• [TASK] Write what comes next in the passage on AED and CPR training, starting right after its last sentence.

• [TEXT PASSAGE]
--- START ---
How Much Training Is Required?

The American Heart Association and Phillips Medical Systems strongly recommend CPR before the use of an AED. The UMD EHS office feels the same way and  therefore encourages everyone who can to take an Adult CPR/AED training course from either the American Red Cross or the American Heart Association. UMD Human Resources will attempt to provide Adult CPR/AED training courses on campus as funding and time permit.  

Although it is highly desirable to be trained in CPR when using an AED, it is recognized that not everyone has the opportunity to take a certified CPR class.  The Phillips Heartstart was designed to be very user friendly so that even an untrained person could use it successfully.  There are audible and visual cues to guide the user in placing the pads correctly and administering the shock at the right time.  For this reason, and to give as many campus employees and student groups as possible an awareness of the Phillips Heartstart AED and how it works, a 30 minute AED Awareness training course has been prepared and is provided by the UMD EHS Office.  Sign up on line on this site or on the UMD Human Resources website.
--- END ---
Stored entries
--- START ---
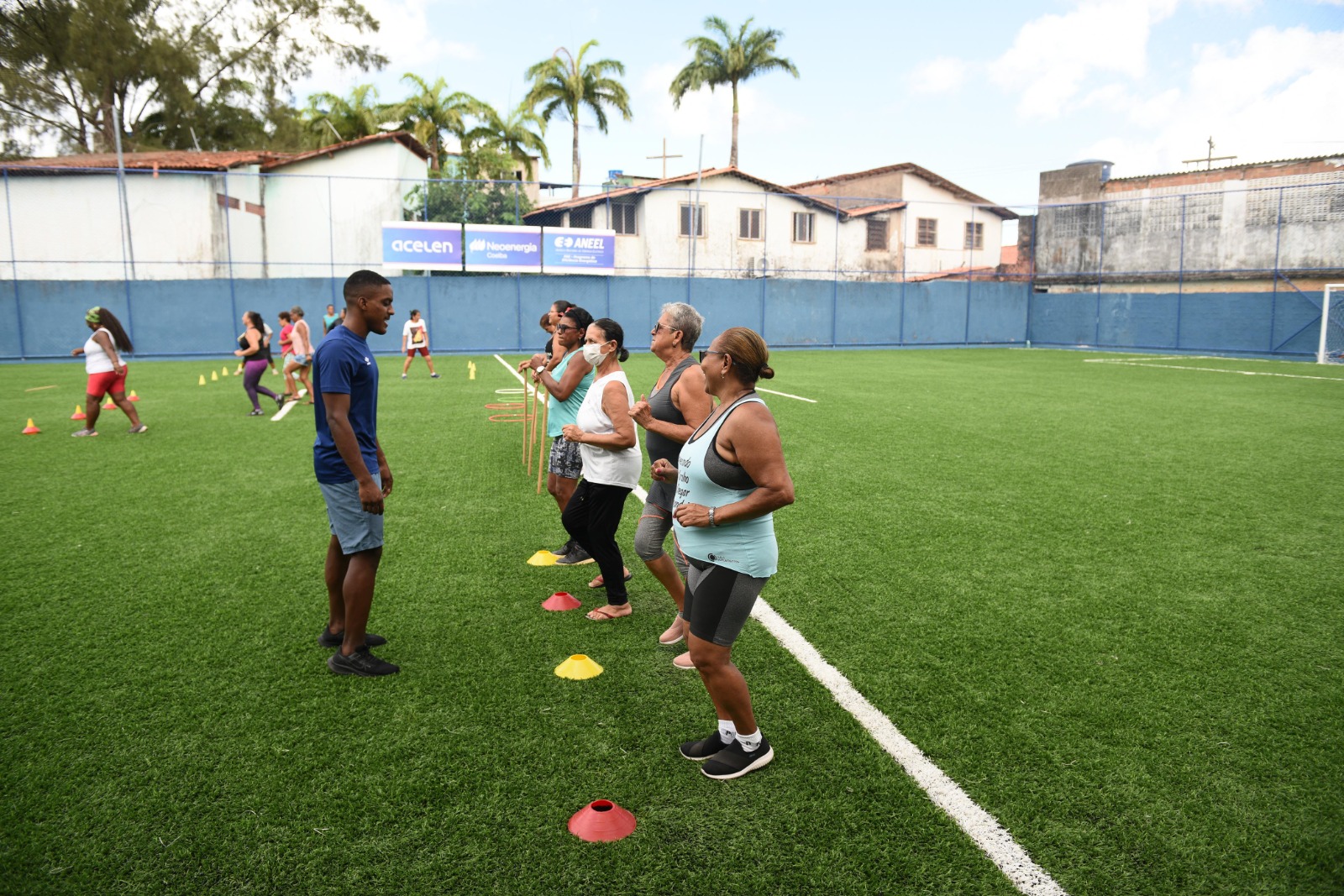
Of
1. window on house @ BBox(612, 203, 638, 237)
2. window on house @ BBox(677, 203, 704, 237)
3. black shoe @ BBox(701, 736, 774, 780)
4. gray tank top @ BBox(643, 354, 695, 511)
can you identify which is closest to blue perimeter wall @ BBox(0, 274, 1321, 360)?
window on house @ BBox(677, 203, 704, 237)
--- END ---
• [RESPONSE TO THE TASK]
NOTE: Please contact the American Heart Association and/or Phillips Medical Systems for more information.

Can I Hurt Someone With The AED?

The AED is designed so that it will only shock a person whose heart rhythm is within specific parameters (for instance, V-fib). All the operator needs do is verify that no one else is touching the patient. Additionally, the Heartstart FR2 AED uses low-energy biphasic electrical therapy. Unlike older models of manual defibrillators, the amount of energy delivered to the patient is unlikely to hurt a person who is touching the patient.

Can I Make Things Worse?

Technically, you can… The statistics from Phillips say the FR2+ will correctly identify a shock-able rhythm 90% (So 10% of those in V-Fib or V-Tach will not get the cue to be shocked).   The FR2+ will incorrectly identify a non-shock-able rhythm 95% (so 5% of those who should not be shocked will get the cue to be shocked).  However, this is better than human error and if you are checking a pulse that 5% will go down.

Also, if someone's heart is not pumping blood, they will have certain brain damage after 4 to 6 minutes and will die after 10 to 15 minutes.  The AED cannot make things worse in this case. It is designed to work well in a variety of environments and conditions.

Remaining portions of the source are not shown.